■ Instructions to follow: In how many lines of these records does the word "States" appear? Give the number by itself.

■ Material provided:
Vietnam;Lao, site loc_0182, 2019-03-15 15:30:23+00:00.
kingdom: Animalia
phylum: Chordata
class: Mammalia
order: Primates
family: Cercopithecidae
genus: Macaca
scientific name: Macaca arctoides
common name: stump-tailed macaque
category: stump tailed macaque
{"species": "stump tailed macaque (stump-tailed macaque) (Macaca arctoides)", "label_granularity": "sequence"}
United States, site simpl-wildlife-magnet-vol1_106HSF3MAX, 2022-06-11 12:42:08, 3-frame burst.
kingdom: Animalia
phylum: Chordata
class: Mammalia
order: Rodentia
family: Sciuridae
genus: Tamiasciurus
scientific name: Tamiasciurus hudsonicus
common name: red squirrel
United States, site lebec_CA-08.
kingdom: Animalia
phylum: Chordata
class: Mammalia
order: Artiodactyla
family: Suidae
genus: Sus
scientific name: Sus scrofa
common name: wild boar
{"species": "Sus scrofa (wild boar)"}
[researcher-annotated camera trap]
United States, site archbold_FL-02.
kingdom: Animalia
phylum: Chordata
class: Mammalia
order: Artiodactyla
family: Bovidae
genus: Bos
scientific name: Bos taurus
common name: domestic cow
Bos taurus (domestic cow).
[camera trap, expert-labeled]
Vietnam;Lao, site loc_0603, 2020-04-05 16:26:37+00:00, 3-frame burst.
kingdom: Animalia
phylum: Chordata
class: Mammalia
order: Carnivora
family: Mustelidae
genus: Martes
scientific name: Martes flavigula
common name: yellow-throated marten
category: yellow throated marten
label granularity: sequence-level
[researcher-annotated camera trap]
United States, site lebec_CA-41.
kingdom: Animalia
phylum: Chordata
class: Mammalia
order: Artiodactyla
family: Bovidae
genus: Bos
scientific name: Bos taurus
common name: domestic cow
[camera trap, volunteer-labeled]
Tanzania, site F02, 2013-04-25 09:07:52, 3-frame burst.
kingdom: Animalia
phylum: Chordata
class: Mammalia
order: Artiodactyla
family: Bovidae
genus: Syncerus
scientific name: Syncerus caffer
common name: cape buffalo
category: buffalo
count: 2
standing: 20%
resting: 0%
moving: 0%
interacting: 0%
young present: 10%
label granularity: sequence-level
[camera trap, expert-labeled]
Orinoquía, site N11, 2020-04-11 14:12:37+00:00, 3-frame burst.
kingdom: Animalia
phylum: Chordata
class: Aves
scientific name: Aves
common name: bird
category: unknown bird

■ Task response: 4